Bank of England set to raise interest rates to 1.75%
With the Bank of England looking to rein in record high inflation, markets expect the Monetary Policy Committee (MPC) to increase the interest rate by 50 basis points to 1.75% - its steepest increase 27 years. This comes with inflation at 9.4% - its highest in four decades – and predicted to hit 11% by year end, far beyond the Bank’s 2% target. The MPC has opted to increase interest rates at a record five consecutive meetings, with each of these seeing a 25 basis point increase. Many analysts expect the Bank to deliver a steeper increase today, taking the rate from 1.25% to 1.75%. Deutsche Bank is among those who believe a 0.5% increase is on the cards, predicting that the MPC will deliver a bigger increase despite the risk of an economic slowdown or a recession.
Think-tank in 15% inflation warning
The Resolution Foundation has warned that inflation could hit more than seven times the Bank of England’s 2% target, with the think-tank saying it could pass the 15% mark in early 2023. Inflation currently stands at 9.4% and the Bank’s Monetary Policy Committee is expected to increase interest rates further as it looks to tackle soaring costs. Jack Leslie, senior economist at the Resolution Foundation, said: "The outlook for inflation is highly uncertain, largely driven by unpredictable gas prices, but changes over recent months suggest that the Bank of England is likely to forecast a higher and later peak for inflation - potentially up to 15% in early 2023.”

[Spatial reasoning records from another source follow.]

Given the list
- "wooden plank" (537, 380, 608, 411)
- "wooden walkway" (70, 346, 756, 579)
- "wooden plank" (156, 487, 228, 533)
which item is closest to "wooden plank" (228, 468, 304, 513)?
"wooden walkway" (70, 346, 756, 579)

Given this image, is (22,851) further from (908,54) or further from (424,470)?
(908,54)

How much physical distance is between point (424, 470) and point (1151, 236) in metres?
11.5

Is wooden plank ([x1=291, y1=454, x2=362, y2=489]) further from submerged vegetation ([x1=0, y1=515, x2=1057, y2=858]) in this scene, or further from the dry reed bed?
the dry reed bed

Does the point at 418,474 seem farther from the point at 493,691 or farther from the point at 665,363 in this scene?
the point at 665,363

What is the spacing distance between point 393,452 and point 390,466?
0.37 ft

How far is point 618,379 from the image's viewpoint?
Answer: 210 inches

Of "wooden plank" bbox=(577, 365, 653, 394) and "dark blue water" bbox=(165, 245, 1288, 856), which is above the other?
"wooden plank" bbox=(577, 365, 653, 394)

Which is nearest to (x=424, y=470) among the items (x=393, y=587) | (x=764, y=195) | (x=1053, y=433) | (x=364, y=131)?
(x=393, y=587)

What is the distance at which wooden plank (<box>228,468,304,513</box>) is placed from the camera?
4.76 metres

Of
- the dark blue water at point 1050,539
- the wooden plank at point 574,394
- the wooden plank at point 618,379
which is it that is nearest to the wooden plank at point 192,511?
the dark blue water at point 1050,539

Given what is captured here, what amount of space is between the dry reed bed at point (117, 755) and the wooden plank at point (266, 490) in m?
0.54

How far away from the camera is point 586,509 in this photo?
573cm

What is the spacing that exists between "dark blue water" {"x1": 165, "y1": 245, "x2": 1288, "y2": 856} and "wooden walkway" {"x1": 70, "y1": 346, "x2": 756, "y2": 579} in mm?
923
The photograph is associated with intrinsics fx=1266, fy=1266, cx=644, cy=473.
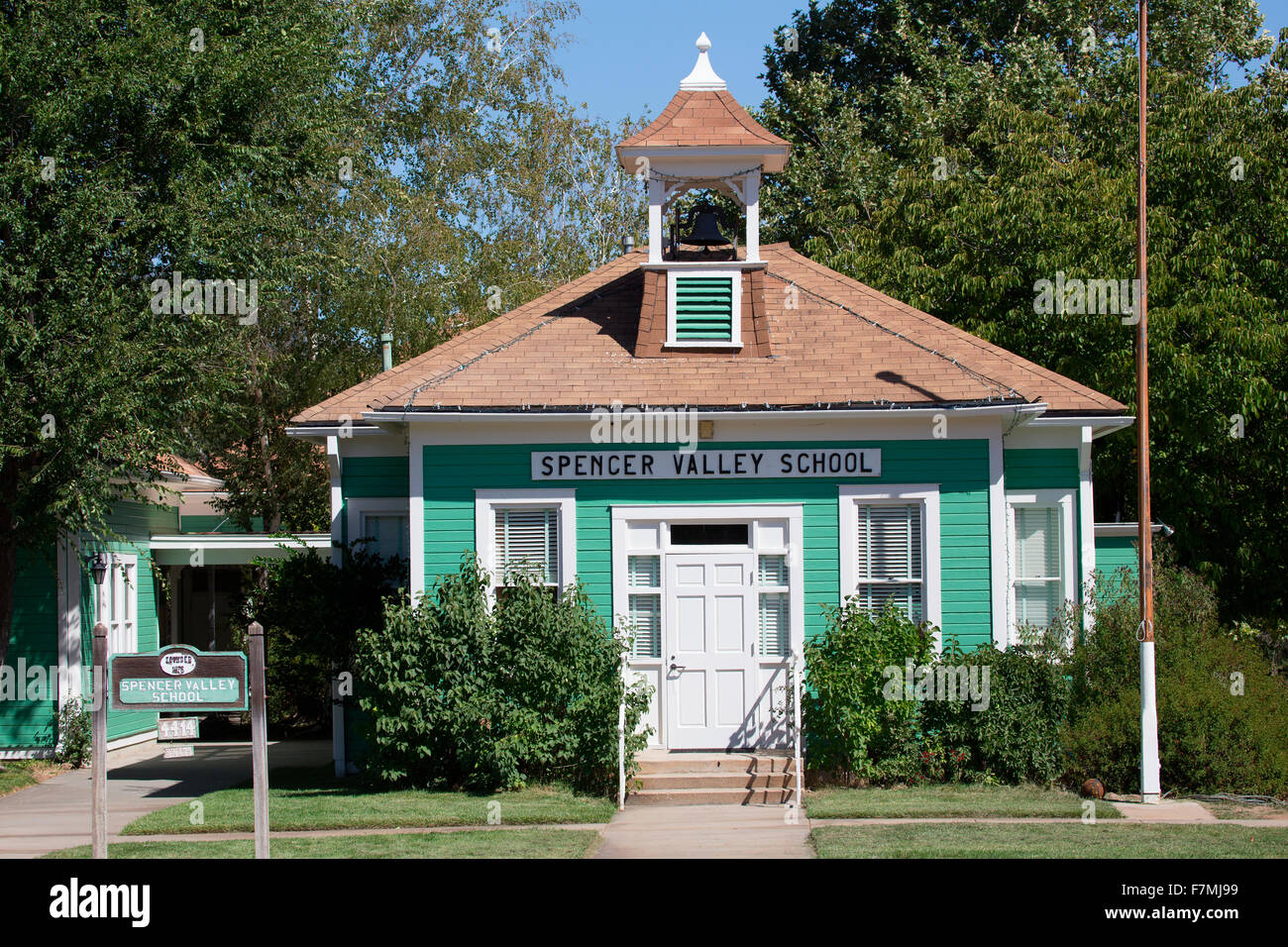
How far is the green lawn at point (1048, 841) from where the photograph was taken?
9.79m

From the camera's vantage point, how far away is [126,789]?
15.6 m

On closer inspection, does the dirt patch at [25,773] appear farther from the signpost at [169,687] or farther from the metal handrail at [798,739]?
the metal handrail at [798,739]

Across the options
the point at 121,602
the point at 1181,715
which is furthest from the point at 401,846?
the point at 121,602

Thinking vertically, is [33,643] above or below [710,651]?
below

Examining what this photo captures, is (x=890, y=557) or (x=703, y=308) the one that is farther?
(x=703, y=308)

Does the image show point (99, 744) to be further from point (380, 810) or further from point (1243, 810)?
point (1243, 810)

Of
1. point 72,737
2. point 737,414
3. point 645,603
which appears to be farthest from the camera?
point 72,737

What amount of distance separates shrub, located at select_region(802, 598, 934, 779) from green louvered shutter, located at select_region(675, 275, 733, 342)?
387 centimetres

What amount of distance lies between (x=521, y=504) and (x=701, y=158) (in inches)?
195

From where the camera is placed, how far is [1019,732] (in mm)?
13086

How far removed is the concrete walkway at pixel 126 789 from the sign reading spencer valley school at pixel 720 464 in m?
5.95

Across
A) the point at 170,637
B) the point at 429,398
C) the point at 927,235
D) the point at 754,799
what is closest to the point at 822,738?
the point at 754,799

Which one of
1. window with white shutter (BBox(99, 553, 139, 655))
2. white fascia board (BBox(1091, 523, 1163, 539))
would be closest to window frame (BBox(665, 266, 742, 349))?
white fascia board (BBox(1091, 523, 1163, 539))

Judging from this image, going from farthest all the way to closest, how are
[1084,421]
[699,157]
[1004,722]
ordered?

Britain is Europe’s card fraud capital
Britain is the card fraud capital of Europe, with European Central Bank data showing that the UK sees 134 card frauds per 1,000 population. This is more than other major economies, exceeding the levels seen in France (115), Spain (37), Italy (19) and Germany (15). Britons also suffer the highest value card fraud, with the cost of fraud per 1,000 people in the UK at £8,833.20, compared to France (£6,069), Spain (£2,377.45), Germany (£1,885.09) and Italy (£965.60). The Social Market Foundation (SMF), which analysed the data, is calling on the Government to recruit more staff to stop fraud. SMF senior researcher Richard Hyde described Britain’s record on card fraud as “shocking,” adding: “Policymakers need to reflect further on why we're at this stage. Solving the crisis will take more than just increased police staff.” He said that while specialist staff “will certainly play a crucial role, the entire fraud law enforcement landscape needs an overhaul - with reforms that will transform the system and enact lasting change.”
Subscription spending slips
Analysis by Barclaycard Payments shows that 67% of UK consumers remain signed up to at least one digital or direct-to-door service, despite an overall decline in consumer spending on subscriptions. The study found that the average UK household spends £41.70 a month on subscription services, compared with an average of £51.65 in 2021, and £45.50 in 2020.